La rupture est donc indispensable, mais à trop tarder, elle n'en sera que plus brutale et plus difficile à mener tant elle doit affronter le poids de l'inertie. Redresser la barre, réapprendre à faire correctement du chemin de fer, renouer avec les bonnes pratiques d'une exploitation rigoureuse, passer du discours sur la priorité aux trains du quotidien (90% des usagers quotidiens ne sont pas dans des TGV) à la pratique, c'est tellement plus difficile que de se laisser bercer par le fil des jours, tous marqués par leur petite pression politique en faveur de tel ou tel sujet : le TGV du futur, des lignes nouvelles, une autoroute ferroviaire, ou tant d'autres sujets qui font nettement mieux dans la presse quotidienne régionale pour la notoriété d'un élu local que la rénovation d'une ligne au prix de mois de travaux pénibles pour les usagers.

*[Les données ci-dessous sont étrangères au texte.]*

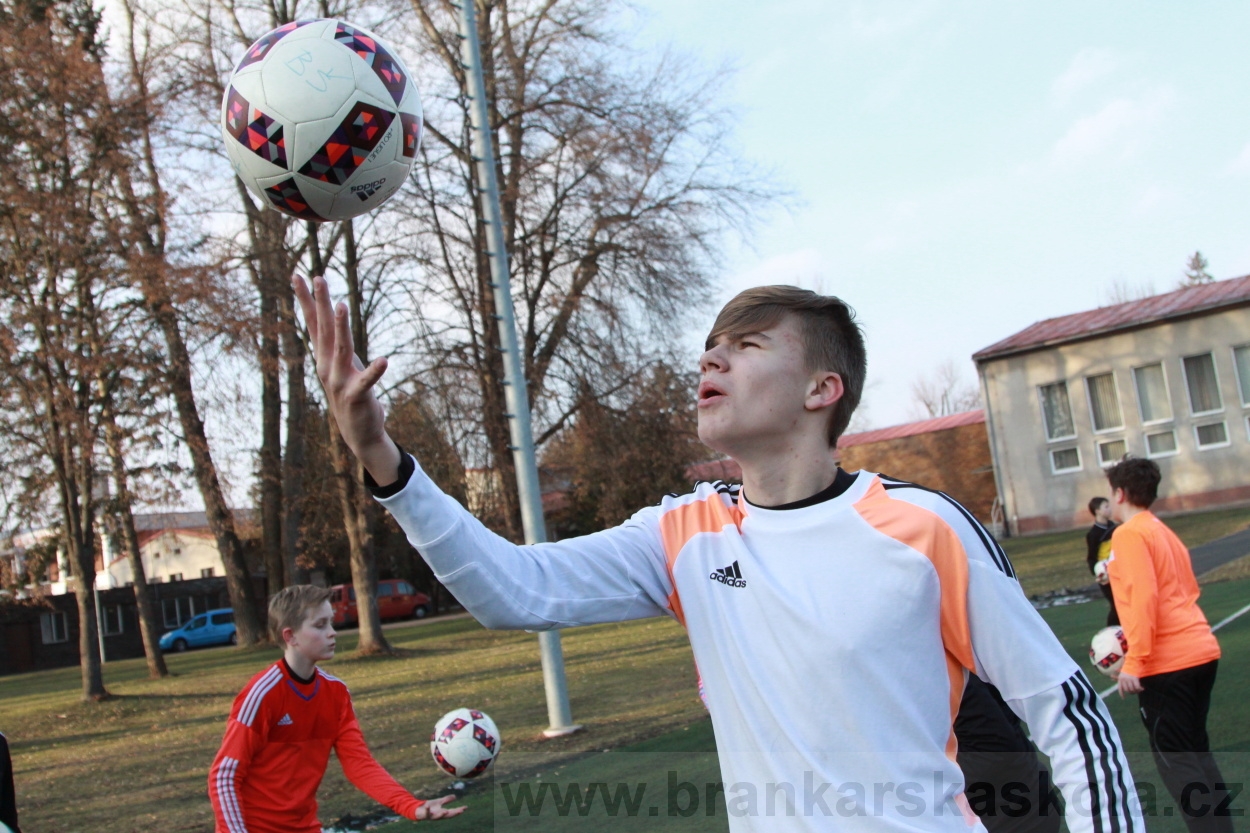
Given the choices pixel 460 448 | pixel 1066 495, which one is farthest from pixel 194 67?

Bondy - 13 mars 2014 - Une rame TGV Euroduplex approchant de Paris Est. Le symbole de l'industrie ferroviaire française est aujourd'hui au centre des débats sur la gouvernance ferroviaire : l'état de délabrement de certaines parties du réseau résulte de choix politiques et budgétaires qui ont fait la part belle à la grande vitesse. © transportrail
Fréquentation des TGV et des Intercités en baisse, explosion du déficit d'exploitation de ces derniers, incertitudes sur leur renouvellement, TER à bout de ressources, fret toujours naufragé du rail, écotaxe absente : autant de sujets ô combien structurants pour lesquels la réforme ferroviaire n'apporte aucune réponse. Le risque serait de voir l'Etat s'en contenter et considérer que "le boulot a été fait" en matière ferroviaire sur le quinquénnat. Ce ne serait pas surprenant tant l'Etat est absent. L'Etat est-il encore stratège... ou plus simplement encore compétent pour tracer la ligne de conduite à ses 3 nouveaux EPIC issus de la réforme. La position de l'Etat reste continue : beaucoup d'effets de manches et de petites phrases pour les médias, mais la politique de l'autruche comme fil d'Ariane. Ah si quand même : on continue d'investir à fonds perdus sur le Lyon - Turin. Il n'y a pas plus important ?
Y-a-t-il un pilote dans le train ?
Depuis trop longtemps, l'Etat est attendu, car il a quand même un rôle déterminant dans le système ferroviaire, sauf à laisser faire les techniciens, ce qui ne serait peut-être pas la pire des solutions pour traiter la question de la dette et de la sélection des investissements, mais une petite entorse aux principes de la démocratie représentative... mais au fait, où est la défense de l'intérêt général aujourd'hui ? On voit bien que la réponse n'est pas simple puisque les parlementaires sont tiraillés entre leur fonction nationale et leur mandat local. Le parlementaire national peut approuver des dossiers que l'élu local condamne quand il concerne "son" territoire. Le renforcement du principe de non contribution de RFF... pardon, SNCF Réseau... à des projets qui augmenteraient la dette résistera-t-il à l'épreuve des faits. Saura-t-on dire "stop" à certains projets dont on sait qu'on a un peu arrangé le bilan socio-économique pour qu'il apparaisse neutre ou positif ?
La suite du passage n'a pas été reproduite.